Post 32, Whither Adventist Studies: Several doctoral studies point the way

Dear Reader, if you go to the archives of this website you will find a blog (dated 2 November 2011) about one of my favorite Old Testament exegetes, Dr Alden Thompson. There is no need to offer a biography of Dr Thompson here, since you easily can read that (plus his actual writings) on his website at Walla Walla University. Recently I asked Dr Thompson to write a short paragraph introducing readers to a book (my papers and articles) that another colleague is editing for publication. On 12 December 2011 Dr Thompson wrote:

Fresh excitement is stirring in Adventist Studies and Arthur Patrick has played a key role in the resurgence. His article in the Journal of Religious History (September 2010) is just one example of the quality materials he has produced. This collection of essays is a good sign that the old paucity is being replaced by a new richness.

There is evidence that “fresh excitement is stirring in Adventist Studies” to the extent that I dearly hope “the old paucity is being replaced by a new richness.” It was a thrill to see a German pastor receive a PhD degree on 11 December 2011, at the annual graduation for students of Avondale College of Higher Education. His thesis in impressive indeed; its content and its thoroughness speak volumes for the diligence of the candidate and the competence of his principal supervisor, Dr Steven Thompson. PhD projects in Australia are examined by external scholars who have expertise in the academic discipline that is under consideration. The principal academic focus of the German pastor’s thesis was Biblical Studies, so why do I mention it in a blog about Adventist Studies?

I mention the academic discipline of Biblical Studies precisely because it is so crucial for Adventist Studies. We take a high view of the Bible and a low view of creeds. When we say, in the preamble to our Fundamental Beliefs, that we “accept the Bible as our only creed” we mean that we are determined to mine the whole of Scripture for everything it tells us about God, Christ, the Holy Spirit, humanity, sin, salvation, eternity, and so on. This might be described as a “big ask,” or even an impossible ask, but it is our task. To highlight the centrality of the Bible over against the interpretations of the Bible that we find in the Christian creeds, it is well for us to remember John N. Loughborough’s vivid warning about the potential misuse of statements of faith:

The first step of apostasy is to get up a creed, telling us what we shall believe. The second is to make that creed a test of fellowship. The third is to try members by that creed. The fourth is to denounce as heretics those who do not believe that creed. And, the fifth is to commence persecution against such (Review and Herald, 8 October 1861, 148).

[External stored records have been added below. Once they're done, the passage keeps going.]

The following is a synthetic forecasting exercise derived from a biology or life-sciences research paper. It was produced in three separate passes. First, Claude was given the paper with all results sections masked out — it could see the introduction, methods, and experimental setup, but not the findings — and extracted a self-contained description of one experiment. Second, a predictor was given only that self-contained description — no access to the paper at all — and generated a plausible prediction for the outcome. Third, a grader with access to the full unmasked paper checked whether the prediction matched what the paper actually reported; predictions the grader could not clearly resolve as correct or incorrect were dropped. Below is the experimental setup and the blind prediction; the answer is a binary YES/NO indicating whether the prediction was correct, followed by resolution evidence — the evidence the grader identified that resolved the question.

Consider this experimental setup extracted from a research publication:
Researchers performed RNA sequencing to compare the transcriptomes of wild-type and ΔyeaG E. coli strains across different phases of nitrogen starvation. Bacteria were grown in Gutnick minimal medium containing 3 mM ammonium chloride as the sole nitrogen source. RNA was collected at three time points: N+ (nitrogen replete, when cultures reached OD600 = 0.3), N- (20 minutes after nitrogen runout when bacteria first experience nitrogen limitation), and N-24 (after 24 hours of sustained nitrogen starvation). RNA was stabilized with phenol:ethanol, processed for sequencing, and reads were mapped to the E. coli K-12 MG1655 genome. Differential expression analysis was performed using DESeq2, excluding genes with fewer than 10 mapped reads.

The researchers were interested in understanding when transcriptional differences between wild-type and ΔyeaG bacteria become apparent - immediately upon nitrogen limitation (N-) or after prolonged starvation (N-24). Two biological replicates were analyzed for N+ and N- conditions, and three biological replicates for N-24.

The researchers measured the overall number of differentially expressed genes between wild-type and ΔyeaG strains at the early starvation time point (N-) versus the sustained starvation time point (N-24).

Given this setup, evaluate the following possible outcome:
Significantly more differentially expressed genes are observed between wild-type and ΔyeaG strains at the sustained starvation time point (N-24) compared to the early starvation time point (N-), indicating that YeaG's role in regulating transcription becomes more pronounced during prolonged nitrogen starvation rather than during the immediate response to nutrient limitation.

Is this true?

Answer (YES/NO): YES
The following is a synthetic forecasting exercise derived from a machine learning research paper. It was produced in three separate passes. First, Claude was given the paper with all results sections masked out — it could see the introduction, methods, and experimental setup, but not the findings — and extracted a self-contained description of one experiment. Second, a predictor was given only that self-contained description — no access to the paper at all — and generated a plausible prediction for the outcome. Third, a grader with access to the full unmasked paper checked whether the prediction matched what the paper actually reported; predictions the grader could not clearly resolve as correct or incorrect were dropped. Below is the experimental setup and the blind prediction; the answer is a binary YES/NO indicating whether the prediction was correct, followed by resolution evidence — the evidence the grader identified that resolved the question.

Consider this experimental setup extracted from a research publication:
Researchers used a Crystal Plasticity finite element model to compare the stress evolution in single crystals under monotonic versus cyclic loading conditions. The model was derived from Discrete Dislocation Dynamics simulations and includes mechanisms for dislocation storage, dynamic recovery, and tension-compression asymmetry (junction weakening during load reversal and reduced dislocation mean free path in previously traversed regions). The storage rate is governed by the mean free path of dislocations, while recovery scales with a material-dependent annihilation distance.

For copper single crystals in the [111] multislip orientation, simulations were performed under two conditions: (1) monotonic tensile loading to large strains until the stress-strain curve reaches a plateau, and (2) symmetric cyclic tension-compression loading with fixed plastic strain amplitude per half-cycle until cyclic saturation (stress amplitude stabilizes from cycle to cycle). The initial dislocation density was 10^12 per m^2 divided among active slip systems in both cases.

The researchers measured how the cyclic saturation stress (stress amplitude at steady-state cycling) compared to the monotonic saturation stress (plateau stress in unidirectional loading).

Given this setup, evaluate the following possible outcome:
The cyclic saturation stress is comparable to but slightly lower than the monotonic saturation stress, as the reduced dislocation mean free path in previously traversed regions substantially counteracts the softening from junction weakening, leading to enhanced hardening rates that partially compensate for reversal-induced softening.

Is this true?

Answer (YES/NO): NO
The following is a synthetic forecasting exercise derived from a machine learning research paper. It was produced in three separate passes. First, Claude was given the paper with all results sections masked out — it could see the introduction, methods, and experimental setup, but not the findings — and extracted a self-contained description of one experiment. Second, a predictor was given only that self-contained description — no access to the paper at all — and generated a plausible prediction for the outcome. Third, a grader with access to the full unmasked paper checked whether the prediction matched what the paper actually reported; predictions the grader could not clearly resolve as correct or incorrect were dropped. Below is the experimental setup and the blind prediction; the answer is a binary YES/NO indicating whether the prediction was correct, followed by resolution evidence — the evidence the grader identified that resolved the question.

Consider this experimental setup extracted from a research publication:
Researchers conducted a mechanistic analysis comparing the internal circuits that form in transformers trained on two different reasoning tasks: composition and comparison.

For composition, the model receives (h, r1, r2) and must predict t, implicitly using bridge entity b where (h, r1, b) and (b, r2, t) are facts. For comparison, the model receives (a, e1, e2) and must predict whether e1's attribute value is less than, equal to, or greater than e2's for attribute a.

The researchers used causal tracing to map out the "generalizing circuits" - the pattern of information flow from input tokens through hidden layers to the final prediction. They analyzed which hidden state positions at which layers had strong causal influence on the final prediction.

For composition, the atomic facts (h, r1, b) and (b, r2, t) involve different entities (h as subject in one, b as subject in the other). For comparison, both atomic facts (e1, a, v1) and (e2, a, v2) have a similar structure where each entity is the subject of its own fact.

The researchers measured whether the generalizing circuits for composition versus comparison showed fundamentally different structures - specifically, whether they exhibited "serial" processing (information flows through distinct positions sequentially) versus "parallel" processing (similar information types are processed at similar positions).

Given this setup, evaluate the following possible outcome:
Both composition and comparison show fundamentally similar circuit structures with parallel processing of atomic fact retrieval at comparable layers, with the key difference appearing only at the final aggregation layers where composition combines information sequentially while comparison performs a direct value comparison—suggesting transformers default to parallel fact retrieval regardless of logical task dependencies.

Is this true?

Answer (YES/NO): NO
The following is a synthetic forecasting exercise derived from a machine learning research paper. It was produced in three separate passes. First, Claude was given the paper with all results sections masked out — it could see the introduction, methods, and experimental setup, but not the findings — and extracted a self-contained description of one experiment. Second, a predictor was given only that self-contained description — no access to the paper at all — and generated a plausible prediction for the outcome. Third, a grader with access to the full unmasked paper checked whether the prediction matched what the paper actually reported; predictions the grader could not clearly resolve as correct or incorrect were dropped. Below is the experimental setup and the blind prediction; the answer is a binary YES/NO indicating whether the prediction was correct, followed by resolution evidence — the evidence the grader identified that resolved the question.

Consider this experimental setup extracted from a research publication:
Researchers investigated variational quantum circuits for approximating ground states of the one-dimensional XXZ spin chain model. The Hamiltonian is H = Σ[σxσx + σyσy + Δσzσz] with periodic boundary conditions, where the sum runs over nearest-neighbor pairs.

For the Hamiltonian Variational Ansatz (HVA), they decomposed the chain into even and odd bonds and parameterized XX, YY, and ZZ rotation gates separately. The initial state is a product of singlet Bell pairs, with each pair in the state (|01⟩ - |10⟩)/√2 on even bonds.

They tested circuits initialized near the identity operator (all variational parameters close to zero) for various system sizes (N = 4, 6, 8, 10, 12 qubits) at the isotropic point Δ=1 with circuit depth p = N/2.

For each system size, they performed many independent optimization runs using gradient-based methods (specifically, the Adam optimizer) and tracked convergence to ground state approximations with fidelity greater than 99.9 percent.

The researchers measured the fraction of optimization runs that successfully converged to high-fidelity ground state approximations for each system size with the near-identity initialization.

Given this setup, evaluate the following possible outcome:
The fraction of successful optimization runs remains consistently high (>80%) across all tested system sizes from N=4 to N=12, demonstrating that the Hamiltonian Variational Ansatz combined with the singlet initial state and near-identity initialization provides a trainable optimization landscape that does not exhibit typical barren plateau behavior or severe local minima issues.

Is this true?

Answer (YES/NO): YES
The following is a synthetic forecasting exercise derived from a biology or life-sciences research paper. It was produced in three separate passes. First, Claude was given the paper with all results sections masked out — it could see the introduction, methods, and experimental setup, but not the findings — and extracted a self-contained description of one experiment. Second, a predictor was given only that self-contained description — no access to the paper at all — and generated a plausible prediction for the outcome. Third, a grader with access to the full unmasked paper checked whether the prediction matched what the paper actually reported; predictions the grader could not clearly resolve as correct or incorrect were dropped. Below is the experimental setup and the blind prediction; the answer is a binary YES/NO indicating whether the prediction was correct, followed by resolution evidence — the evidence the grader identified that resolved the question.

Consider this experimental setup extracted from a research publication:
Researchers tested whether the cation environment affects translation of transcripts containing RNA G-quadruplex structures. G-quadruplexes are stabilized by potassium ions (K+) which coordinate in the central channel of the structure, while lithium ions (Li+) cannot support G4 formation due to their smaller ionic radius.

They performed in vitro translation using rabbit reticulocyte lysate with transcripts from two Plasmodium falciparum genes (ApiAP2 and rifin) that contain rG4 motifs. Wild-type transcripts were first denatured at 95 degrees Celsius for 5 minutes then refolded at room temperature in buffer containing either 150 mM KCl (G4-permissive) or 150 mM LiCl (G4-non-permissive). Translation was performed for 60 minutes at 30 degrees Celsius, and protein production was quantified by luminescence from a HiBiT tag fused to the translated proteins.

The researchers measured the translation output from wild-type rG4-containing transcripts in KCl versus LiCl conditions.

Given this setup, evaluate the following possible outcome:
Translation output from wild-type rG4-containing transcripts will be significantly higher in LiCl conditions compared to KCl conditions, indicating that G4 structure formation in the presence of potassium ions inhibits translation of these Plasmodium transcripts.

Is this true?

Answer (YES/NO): YES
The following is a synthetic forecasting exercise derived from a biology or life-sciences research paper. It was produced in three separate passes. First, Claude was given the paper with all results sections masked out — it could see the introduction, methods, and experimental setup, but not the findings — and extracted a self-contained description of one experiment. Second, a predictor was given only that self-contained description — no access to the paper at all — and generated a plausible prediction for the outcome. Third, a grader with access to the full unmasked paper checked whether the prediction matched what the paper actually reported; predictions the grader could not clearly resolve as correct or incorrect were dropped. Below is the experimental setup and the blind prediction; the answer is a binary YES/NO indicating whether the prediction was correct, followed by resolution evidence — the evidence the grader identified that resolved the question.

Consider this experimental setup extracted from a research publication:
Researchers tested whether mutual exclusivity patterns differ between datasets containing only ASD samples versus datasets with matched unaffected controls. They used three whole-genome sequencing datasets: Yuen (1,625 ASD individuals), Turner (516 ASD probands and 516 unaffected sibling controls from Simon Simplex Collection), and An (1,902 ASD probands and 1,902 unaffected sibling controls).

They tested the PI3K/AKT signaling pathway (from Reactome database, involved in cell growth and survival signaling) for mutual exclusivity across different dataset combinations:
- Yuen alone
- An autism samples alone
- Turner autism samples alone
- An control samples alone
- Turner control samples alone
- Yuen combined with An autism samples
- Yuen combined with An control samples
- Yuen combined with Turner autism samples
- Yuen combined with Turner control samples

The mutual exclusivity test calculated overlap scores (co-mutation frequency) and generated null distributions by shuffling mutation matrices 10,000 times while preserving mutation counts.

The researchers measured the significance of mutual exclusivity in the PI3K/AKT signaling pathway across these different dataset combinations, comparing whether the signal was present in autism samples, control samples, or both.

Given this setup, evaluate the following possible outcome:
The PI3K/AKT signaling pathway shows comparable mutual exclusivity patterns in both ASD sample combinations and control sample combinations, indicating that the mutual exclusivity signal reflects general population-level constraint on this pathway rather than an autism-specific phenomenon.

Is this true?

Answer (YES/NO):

 Therefore, it is an encouragement that we have available to us cogent studies of Scripture like that by the German pastor, as mentioned above. Also, a “dinkum Aussie,” teaching at Helderberg College in South Africa, has recently completed a PhD thesis at the University of Queensland. Jeff Crocombe’s study explores the subject of hermeneutics: how the Bible was interpreted during the early years of the Second Advent Movement. Another PhD project by a Finnish pastor offers a fresh analysis of Ellen White’s spirituality. Graeme Sharrock’s review of that thesis, published on the Spectrum website, includes paragraphs such as these:

 Many years ago, I noticed how often Ellen White referred to the “soul” in her devotional writings. It was a precious and sacred aspect of the human personality, the object of divine guidance, nurturance, and protection, and “soul-saving” was God’s purpose in the world. When early Adventists exchanged the conventional idea of the immortality of the soul for the more biblical view of the unity of body and soul, they largely abandoned the term soul and substituted the contemporary language of character development. Ellen White, however, remained interested in the soul—along with the human body and spirit—and became Adventism’s chief advocate of holistic spirituality.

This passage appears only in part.